::: Data provided :::

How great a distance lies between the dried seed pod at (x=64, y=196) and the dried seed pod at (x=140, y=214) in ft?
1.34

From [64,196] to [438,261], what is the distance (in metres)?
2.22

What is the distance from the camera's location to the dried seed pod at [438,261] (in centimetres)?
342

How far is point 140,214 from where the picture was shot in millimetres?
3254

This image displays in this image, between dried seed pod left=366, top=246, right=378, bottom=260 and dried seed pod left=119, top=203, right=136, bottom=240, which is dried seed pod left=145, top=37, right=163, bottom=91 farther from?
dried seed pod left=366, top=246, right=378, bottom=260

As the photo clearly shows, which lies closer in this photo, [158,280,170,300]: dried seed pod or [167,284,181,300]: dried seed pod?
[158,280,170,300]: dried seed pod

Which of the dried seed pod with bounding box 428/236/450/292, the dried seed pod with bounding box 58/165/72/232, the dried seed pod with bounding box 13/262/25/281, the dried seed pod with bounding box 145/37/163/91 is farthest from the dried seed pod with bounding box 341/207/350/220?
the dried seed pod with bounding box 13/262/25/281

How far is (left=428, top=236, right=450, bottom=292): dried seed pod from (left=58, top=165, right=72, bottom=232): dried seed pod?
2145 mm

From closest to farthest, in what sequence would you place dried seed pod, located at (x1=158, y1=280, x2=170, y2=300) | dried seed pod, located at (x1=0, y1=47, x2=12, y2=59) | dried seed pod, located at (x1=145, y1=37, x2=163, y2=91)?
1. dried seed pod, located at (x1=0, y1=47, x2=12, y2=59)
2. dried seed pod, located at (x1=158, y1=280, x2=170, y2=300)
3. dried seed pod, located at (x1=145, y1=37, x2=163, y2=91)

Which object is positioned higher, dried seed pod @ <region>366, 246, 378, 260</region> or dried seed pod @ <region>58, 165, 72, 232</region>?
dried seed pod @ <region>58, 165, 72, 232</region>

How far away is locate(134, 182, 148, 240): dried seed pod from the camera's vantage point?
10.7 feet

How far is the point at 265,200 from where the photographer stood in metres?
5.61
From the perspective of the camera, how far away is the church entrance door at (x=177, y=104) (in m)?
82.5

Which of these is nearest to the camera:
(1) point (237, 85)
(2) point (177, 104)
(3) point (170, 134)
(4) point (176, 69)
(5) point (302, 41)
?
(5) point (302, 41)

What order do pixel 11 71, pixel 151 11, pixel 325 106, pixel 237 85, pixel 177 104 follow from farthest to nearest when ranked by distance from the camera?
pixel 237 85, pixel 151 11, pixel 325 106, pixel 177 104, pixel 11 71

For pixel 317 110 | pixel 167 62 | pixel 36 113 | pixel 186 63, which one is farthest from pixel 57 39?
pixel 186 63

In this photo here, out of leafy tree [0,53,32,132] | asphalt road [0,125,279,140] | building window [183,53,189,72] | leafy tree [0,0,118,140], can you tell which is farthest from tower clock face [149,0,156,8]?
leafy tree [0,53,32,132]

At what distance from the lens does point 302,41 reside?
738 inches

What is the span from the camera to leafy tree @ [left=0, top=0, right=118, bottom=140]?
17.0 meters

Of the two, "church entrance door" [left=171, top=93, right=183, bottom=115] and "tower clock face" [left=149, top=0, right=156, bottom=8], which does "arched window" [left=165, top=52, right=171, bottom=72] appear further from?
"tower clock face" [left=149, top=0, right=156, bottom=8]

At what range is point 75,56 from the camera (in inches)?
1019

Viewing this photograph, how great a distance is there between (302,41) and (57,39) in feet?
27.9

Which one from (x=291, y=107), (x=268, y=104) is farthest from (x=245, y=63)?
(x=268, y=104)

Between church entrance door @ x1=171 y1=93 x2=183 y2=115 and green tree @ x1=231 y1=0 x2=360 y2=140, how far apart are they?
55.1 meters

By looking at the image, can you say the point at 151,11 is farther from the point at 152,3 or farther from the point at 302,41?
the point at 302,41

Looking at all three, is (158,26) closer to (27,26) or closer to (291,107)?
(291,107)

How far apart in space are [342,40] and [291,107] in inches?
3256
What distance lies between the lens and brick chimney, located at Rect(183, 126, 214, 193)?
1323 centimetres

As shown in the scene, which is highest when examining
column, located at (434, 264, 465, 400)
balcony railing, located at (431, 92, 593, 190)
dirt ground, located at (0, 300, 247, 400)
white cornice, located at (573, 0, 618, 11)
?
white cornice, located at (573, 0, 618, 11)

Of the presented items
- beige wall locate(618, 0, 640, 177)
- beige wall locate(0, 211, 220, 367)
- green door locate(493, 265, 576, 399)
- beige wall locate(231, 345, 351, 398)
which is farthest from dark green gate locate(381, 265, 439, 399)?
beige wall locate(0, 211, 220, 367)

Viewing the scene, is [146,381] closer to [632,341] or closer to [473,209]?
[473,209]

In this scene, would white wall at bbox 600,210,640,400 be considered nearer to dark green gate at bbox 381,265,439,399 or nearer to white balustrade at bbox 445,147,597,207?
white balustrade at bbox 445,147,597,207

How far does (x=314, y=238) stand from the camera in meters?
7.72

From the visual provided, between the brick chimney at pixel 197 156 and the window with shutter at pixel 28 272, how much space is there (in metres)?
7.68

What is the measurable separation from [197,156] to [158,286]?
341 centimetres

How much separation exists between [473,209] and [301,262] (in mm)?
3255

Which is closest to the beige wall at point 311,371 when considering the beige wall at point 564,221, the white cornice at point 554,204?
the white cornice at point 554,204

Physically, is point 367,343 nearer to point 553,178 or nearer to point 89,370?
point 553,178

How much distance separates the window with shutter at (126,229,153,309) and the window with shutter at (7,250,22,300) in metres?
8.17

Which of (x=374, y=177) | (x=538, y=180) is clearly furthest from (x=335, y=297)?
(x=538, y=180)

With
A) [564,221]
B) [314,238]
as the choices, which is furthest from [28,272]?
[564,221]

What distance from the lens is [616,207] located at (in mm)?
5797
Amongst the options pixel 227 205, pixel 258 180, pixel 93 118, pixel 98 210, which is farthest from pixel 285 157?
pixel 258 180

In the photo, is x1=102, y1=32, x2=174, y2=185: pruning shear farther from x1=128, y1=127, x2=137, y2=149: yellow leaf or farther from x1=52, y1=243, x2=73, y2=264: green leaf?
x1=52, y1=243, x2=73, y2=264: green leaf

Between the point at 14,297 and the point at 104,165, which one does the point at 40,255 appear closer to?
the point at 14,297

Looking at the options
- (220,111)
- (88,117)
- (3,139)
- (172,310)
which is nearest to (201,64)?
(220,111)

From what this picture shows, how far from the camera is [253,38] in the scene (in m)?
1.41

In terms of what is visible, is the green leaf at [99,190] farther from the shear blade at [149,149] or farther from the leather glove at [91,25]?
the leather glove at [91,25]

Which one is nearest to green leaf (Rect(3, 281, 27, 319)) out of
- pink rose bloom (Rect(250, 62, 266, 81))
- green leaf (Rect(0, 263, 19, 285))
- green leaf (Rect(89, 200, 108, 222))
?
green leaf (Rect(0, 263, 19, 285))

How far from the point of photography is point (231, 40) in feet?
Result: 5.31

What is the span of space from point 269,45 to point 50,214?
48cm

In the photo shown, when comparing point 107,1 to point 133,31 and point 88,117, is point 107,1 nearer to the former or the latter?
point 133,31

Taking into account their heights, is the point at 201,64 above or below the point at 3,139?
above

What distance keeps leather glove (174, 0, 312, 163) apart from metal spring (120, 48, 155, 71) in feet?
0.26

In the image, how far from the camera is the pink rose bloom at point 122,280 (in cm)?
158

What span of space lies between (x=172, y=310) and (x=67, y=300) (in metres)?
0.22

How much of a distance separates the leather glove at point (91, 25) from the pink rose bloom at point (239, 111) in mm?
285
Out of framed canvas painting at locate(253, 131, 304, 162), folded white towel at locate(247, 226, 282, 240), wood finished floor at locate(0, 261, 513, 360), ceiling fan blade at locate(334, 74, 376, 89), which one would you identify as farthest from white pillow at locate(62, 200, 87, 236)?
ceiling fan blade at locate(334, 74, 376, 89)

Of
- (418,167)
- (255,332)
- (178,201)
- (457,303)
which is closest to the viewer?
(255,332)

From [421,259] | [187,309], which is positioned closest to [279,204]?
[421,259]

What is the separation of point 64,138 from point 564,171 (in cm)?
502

:::

• What you will do: Can you rename "wood finished floor" to "hardwood floor" and give back everything from the row containing "Out of framed" down to the last of the rows, with nothing else changed?

• Answer to this task:
Out of framed canvas painting at locate(253, 131, 304, 162), folded white towel at locate(247, 226, 282, 240), hardwood floor at locate(0, 261, 513, 360), ceiling fan blade at locate(334, 74, 376, 89), which one would you identify as farthest from white pillow at locate(62, 200, 87, 236)?
ceiling fan blade at locate(334, 74, 376, 89)

Of
- (418,167)
- (255,332)
- (178,201)
- (457,303)
which is closest to the viewer?
(255,332)

From [421,259] | [187,309], which is positioned closest to [279,204]?
[421,259]

What is the separation of point 64,138 from point 564,171 (in cm)?
502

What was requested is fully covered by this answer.